[Start of Attachment]

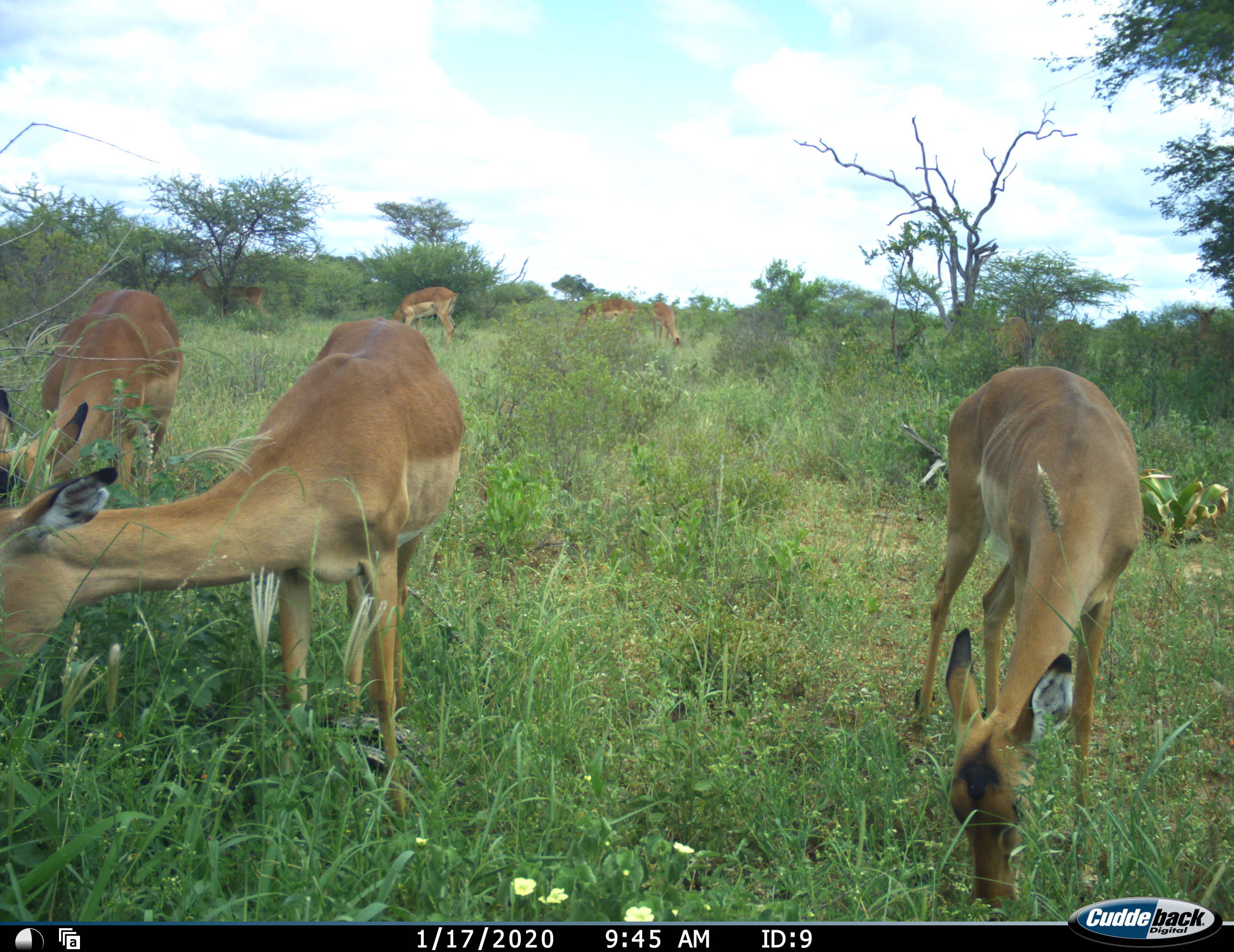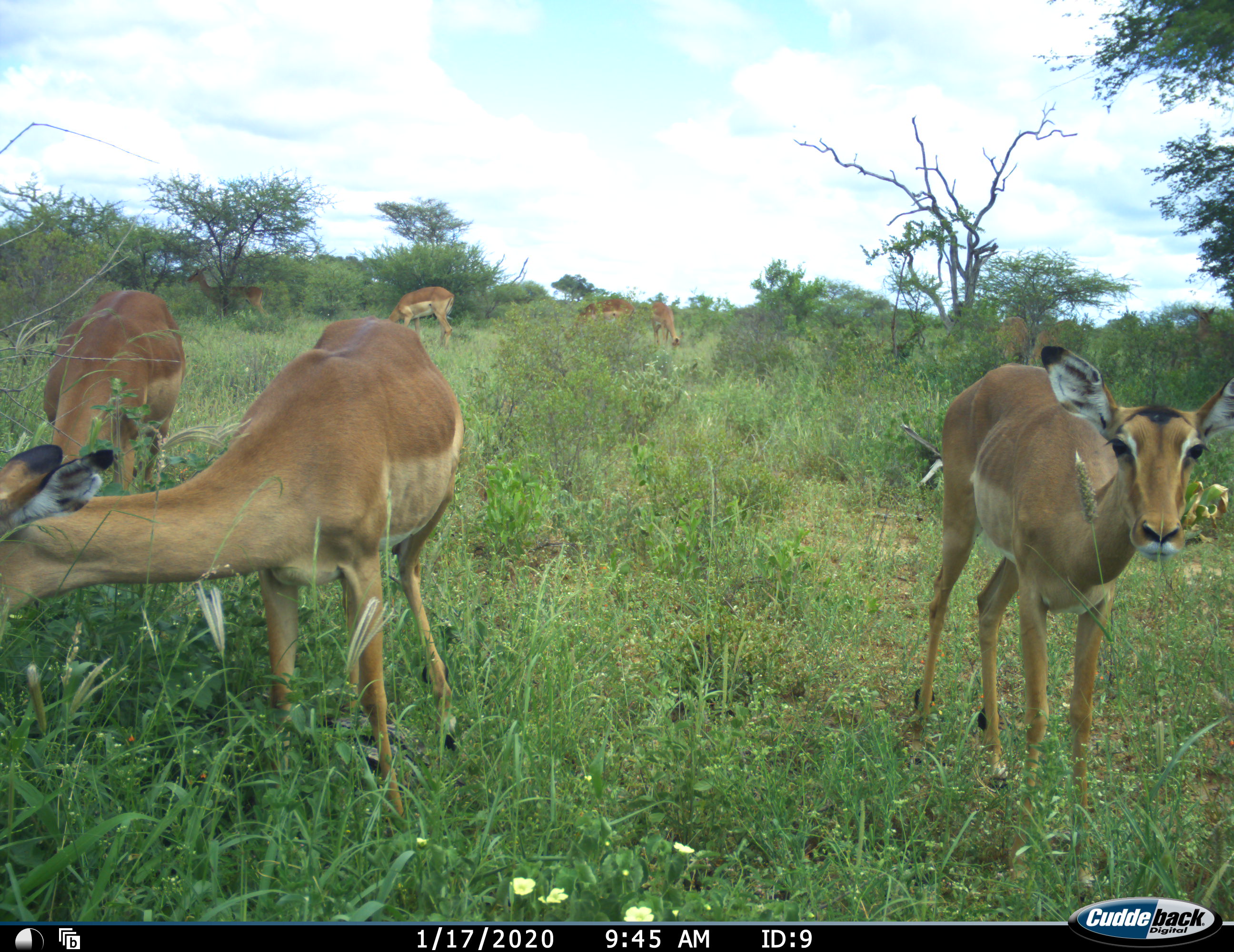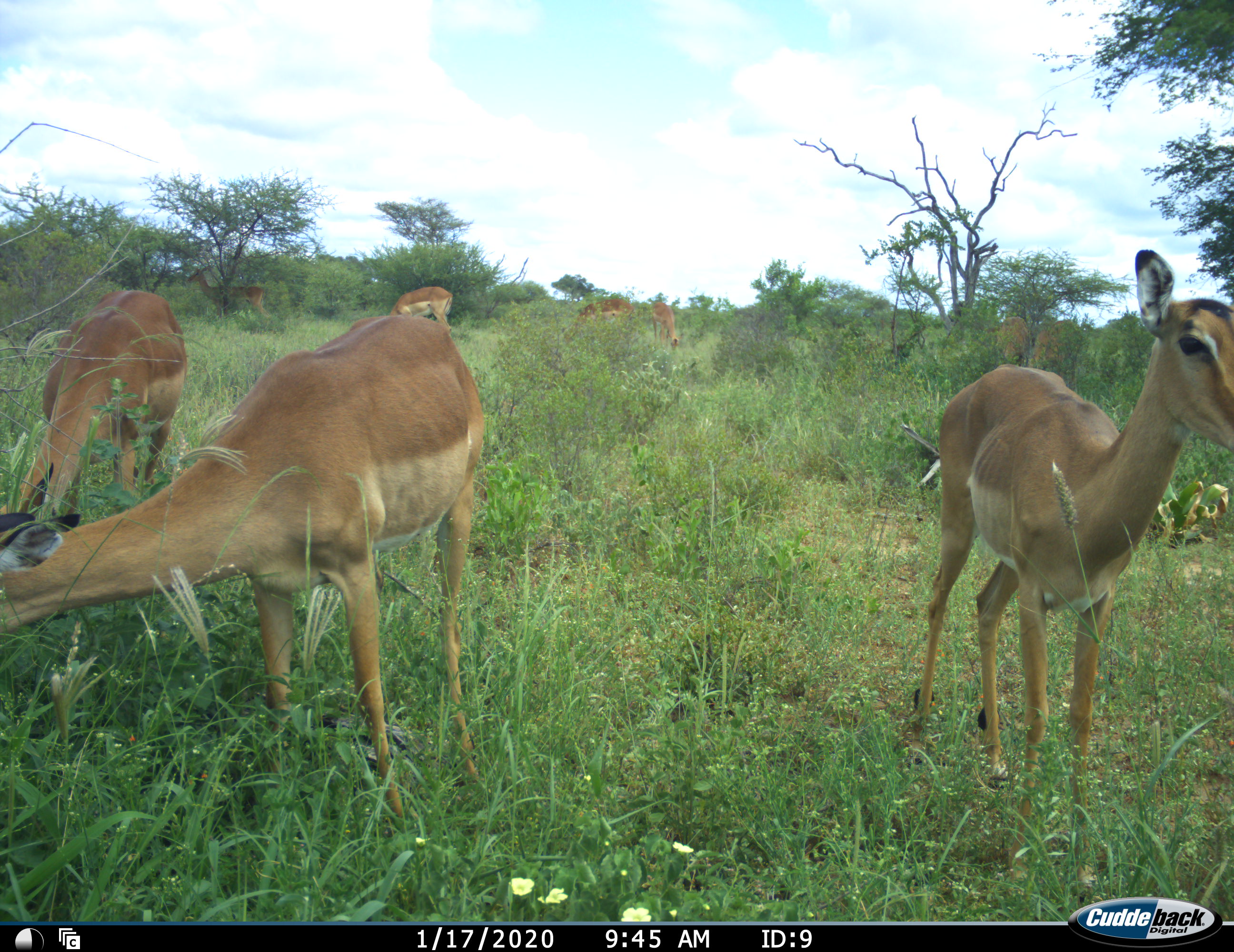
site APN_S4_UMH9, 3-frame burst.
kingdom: Animalia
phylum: Chordata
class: Mammalia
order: Artiodactyla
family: Bovidae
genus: Aepyceros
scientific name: Aepyceros melampus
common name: impala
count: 7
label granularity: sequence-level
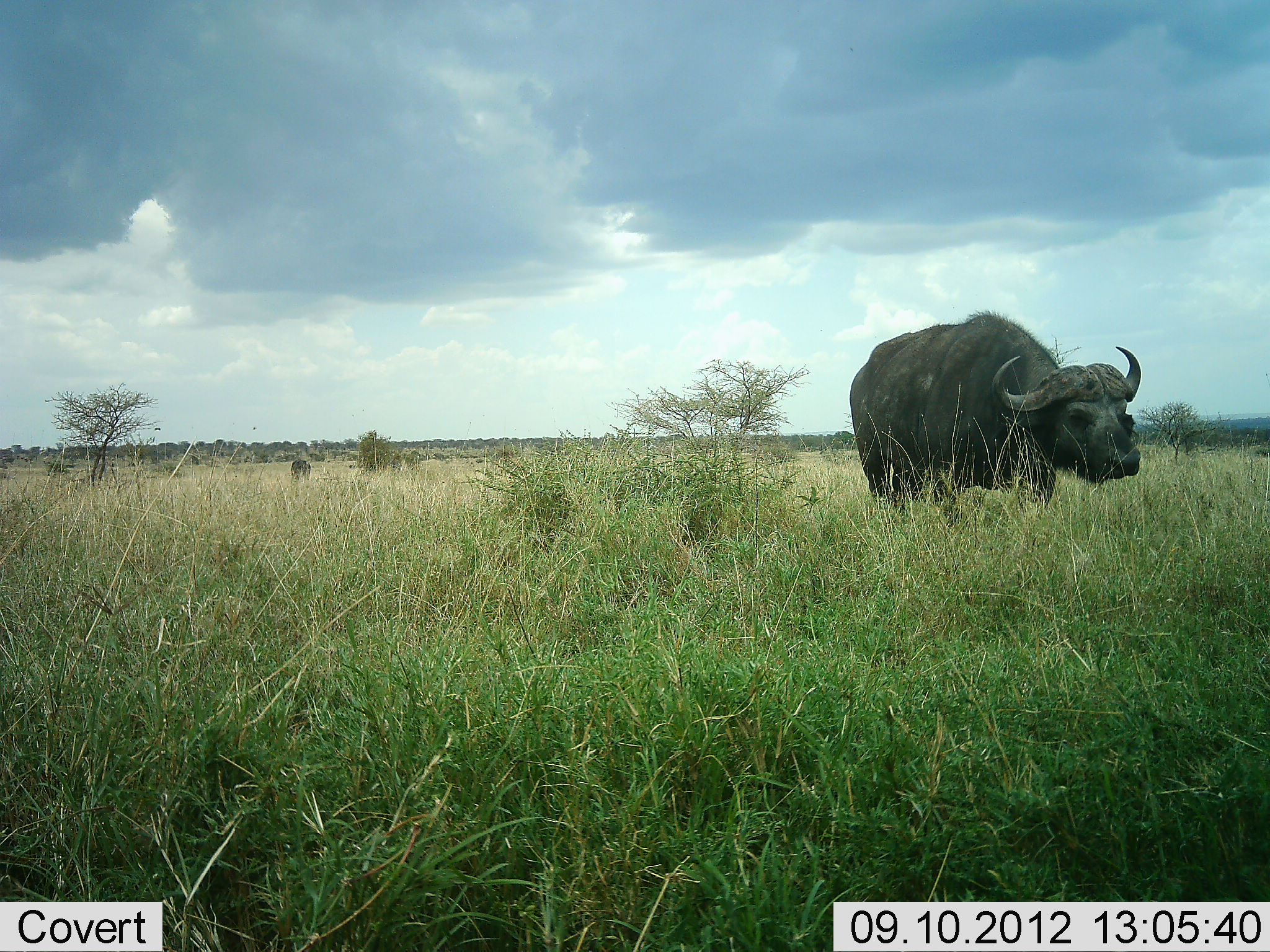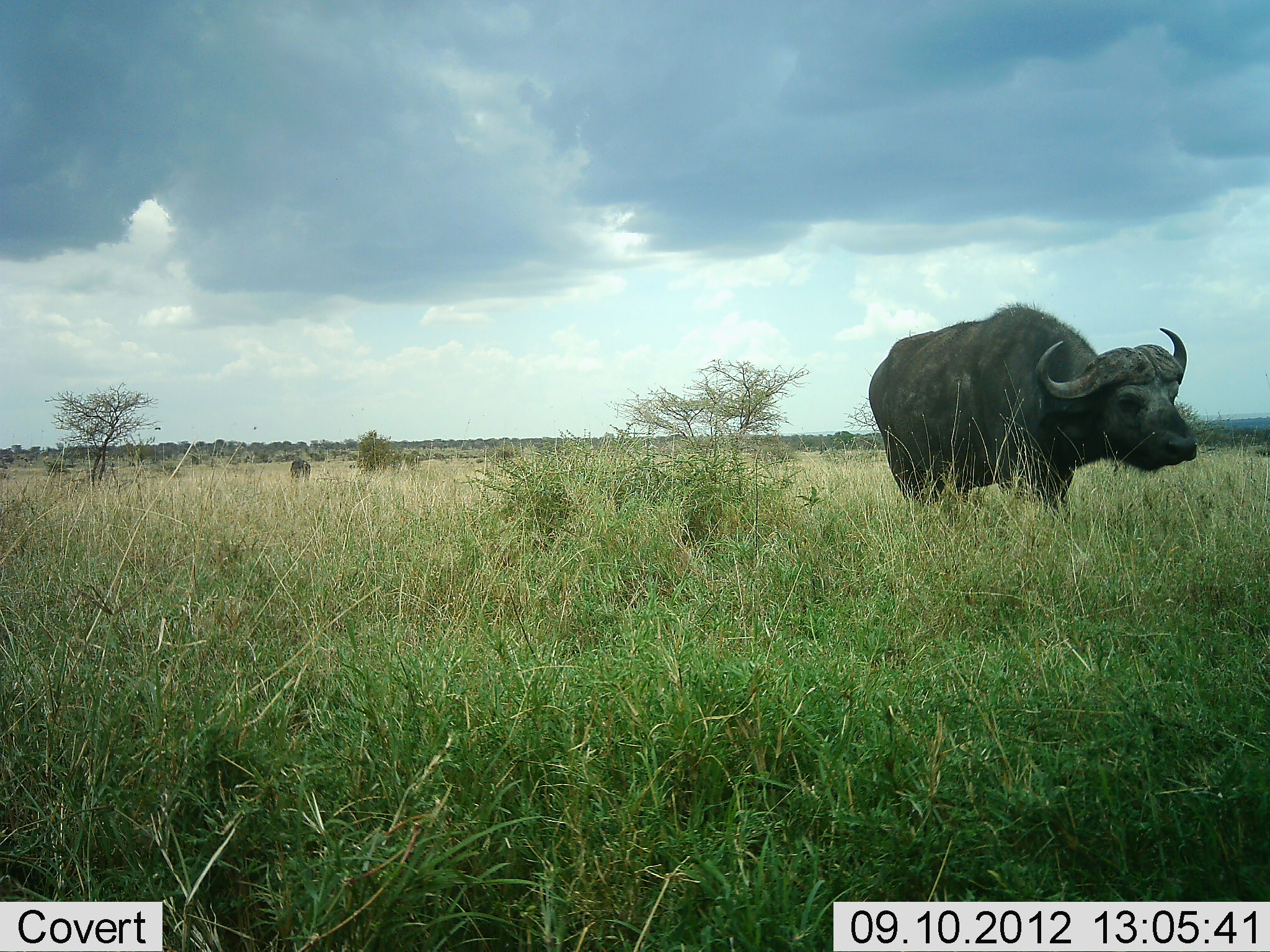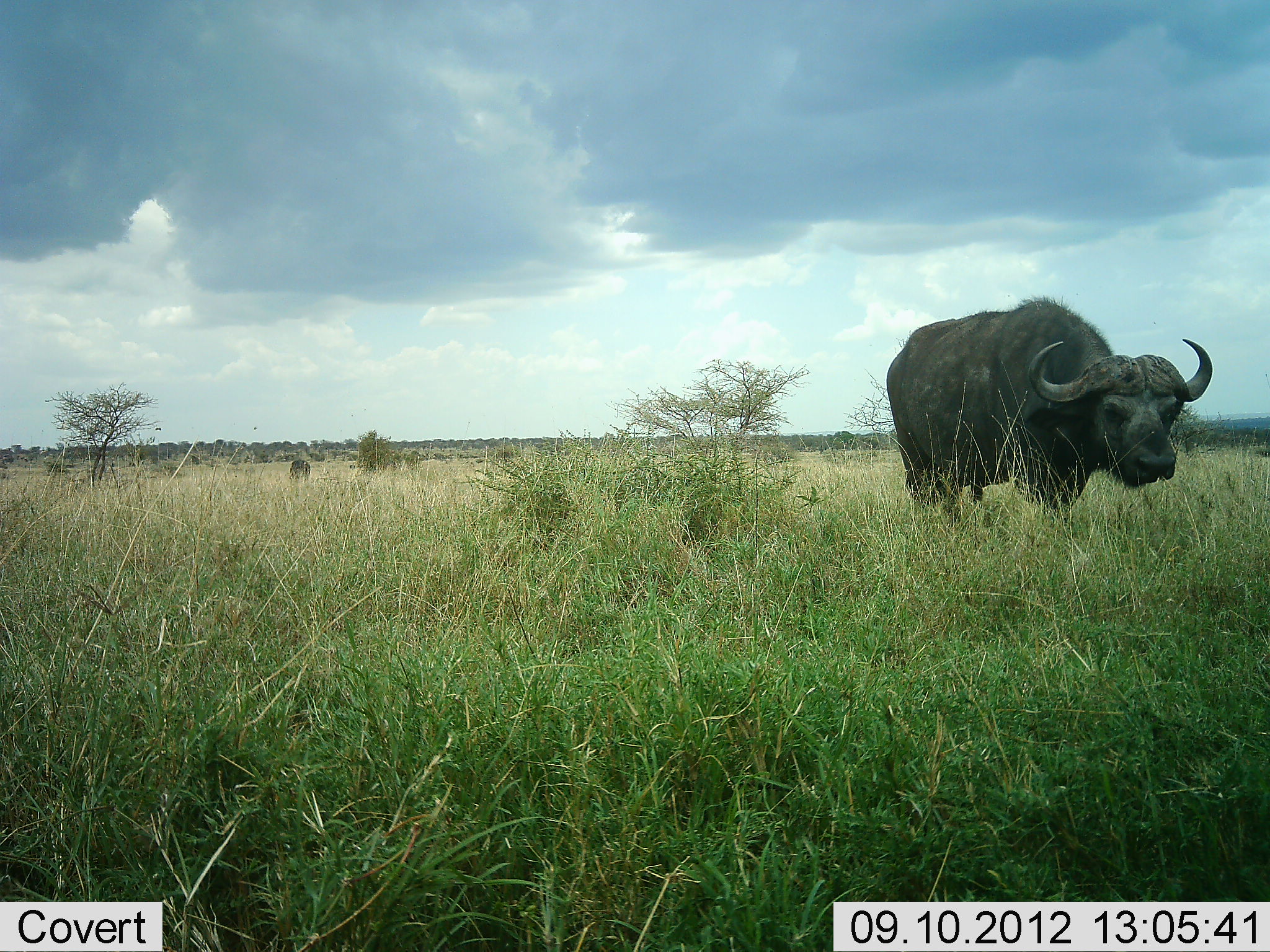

[End of Attachment]

- _EXERCISE PROMPT_: Nothing but the lines from the one containing "family: Bovidae" through the end of the listing is to be output, and those lines are to be output exactly, pictures excluded.

- _RESPONSE TO THE EXERCISE_:
family: Bovidae
genus: Aepyceros
scientific name: Aepyceros melampus
common name: impala
count: 7
label granularity: sequence-level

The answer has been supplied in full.